The time-tested method of repelling locusts from crops in East Africa is to bang on a metal bucket and whistle loudly. When swarms afflict five countries and swell to the size of Moscow, more drastic measures are needed.
In Kenya, police facing the country’s largest outbreak in 70 years have fired machine guns and tear gas into swarms in an effort to prevent them from consuming fields. Ethiopia is spraying pesticide from small planes to displace hovering throngs, though swarms have forced passenger jets in the region to make emergency landings.
In Eritrea and Djibouti, teams in the hundreds are chasing swarms with hand-held pesticide pumps and truck-mounted sprayers.
The rising number of desert locusts presents an unprecedented threat to food security and livelihoods in the Horn of Africa, the United Nations Food and Agriculture Organization said on Wednesday.
“This has become a situation of international dimensions that threatens the food security of the entire subregion,” Qu Dongyu, director-general of the FAO said last week.
Desert locusts—the most devastating of all locust species—can consume their weight in food each day. Swarms potentially containing hundreds of millions of insects each can travel over 90 miles a day; a swarm the size of Manhattan can consume as much food in a day as the population of the New York tri-state area said FAO locust expert Keith Cressman. Some swarms are far bigger.
Desert locusts are breeding again in Africa, threatening more infestations
If the outbreak isn’t controlled and conditions remain favorable for breeding, it could reach 30 countries in Africa and Asia, the U.N. said.

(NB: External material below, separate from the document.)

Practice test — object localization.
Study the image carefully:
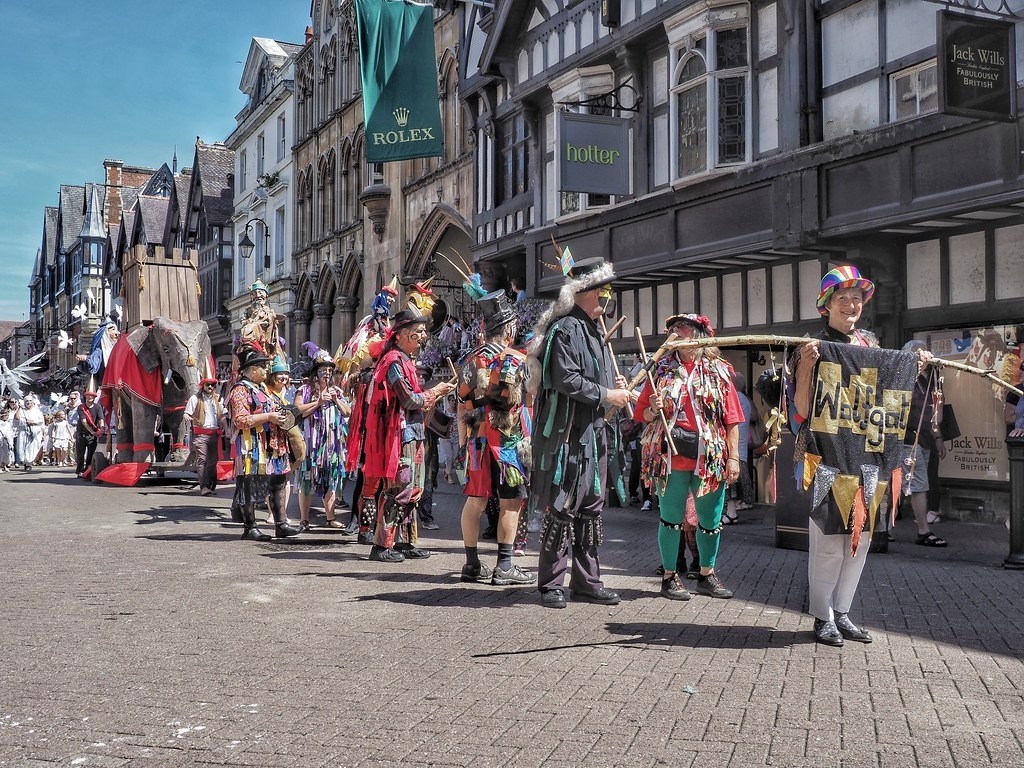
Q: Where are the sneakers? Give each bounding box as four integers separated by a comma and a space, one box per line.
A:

“This is a more serious emergency than we had earlier anticipated,” said Guleid Artan, the climate prediction director at East Africa’s Intergovernmental Authority on Development. “More locust swarms are entering northern Kenya daily and at this rate they could soon spread into Uganda and South Sudan.”
Extreme weather is behind the infestation, according to the U.N. East Africa experienced abnormally heavy rains late last year, flooding regions that are normally semiarid. Such conditions are favorable for locust breeding, which can grow substantially if not disrupted—a challenge in cash-strapped countries contending with insurgencies and other security challenges. Continued breeding in some areas is already deepening the crisis.

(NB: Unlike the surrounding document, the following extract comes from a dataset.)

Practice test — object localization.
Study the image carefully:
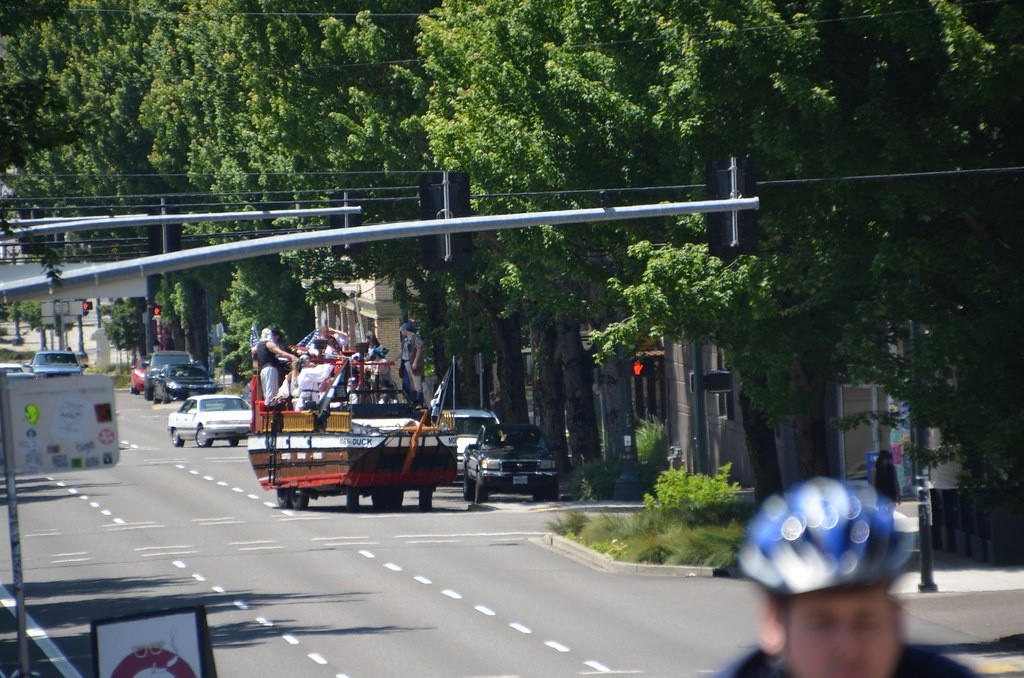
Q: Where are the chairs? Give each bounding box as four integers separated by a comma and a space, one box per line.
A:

Swarms entered Kenya in late December from Somalia, where security challenges had left a large breeding area uncontrolled. When the swarms crossed the border, relief officials said, residents in the Kenyan county of Wajir started shouting, whistling and drumming to scare the insects away.
The efforts forced the initial swarm to retreat. But a day later, larger swarms returned, clouding the sky. Police units fired tear gas and bullets but the locusts didn’t disperse. Locusts have continued to spread; this week, the swarms moved to around 90 miles east of the capital, Nairobi, alarming the region’s corn and fruit growers, local officials said.

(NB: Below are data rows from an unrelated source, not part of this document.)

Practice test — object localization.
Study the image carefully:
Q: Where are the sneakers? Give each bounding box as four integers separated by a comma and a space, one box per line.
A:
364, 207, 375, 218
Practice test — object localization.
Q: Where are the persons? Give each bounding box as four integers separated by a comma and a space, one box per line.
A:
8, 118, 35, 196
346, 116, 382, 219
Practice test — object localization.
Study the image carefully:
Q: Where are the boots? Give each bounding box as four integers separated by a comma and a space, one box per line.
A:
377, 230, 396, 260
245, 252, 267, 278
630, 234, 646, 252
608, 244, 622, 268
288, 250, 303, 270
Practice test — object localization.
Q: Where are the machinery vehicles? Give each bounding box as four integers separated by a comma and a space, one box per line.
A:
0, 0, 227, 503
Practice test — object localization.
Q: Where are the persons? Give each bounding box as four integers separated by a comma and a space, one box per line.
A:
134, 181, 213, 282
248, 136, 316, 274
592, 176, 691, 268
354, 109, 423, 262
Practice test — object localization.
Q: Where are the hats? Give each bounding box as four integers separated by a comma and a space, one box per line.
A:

The U.N. estimates that 23.6 million people in the region are already facing food shortages due to rains, insecurity and now locust infestation. Some 8.4 million people in Ethiopia alone may need food aid because of crop losses from the locusts, the U.N. warned.
Aerial spraying is the only effective method to reduce locust numbers, according to the U.N., which said it needed more than $70 million from donors to address the crisis.
Spraying, expensive and dangerous in areas where there are militants operating, has so far covered less than a third of affected areas, according to East Africa’s Intergovernmental Authority on Development.
In Ethiopia, Africa’s second-most populous nation, locusts have invaded around 700 square miles of cropland, pastures and forests, in the country’s largest infestation this century. Less than 10% of the affected area has been sprayed, according to FAO data. Spraying in grazing areas is particularly challenging as it can take days for herders to move their livestock out of the way.
Ethiopia and Kenya need at least two more spray planes, while no such control measures have been possible in war-afflicted Somalia.
The nexus of the locust breeding is around the Red Sea plains in the borderlands between Sudan and Eritrea.
If unchecked, the locust swarms could grow by 500 times by June, when drier weather is expected to slow breeding, according to the FAO.
Kenyan officials have attempted to play down the impact. The agriculture minister, Peter Munya, said this week that only five swarms remained and the government was in control of the situation.
Locust swarms move quickly, shifting location and shape, making infestations challenging to control.
For Kenya, sub-Saharan Africa’s second-largest exporter of fruits and vegetables after South Africa, the stakes are high. Effects from a 2018 drought followed by flooding last year slashed Kenya’s main grain harvest by around a third, pushing up food prices and stirring unrest in poorer pastoral communities. Economic growth slowed to 5.8% last year from 6.3% in 2018, weighed down in part by the decline in agricultural output.
A major locust outbreak in northern Africa between 2003 and 2005 cost nearly $600 million to control, including some $90 million in food aid distributed to affected nations, according to the U.N. Post-harvest losses topped an estimated $2.5 billion, the U.N. said.
“We need to deal with the locust invasion now,” said an FAO spokeswoman. “And also take forward-looking action to protect rural livelihoods and safeguard food security.”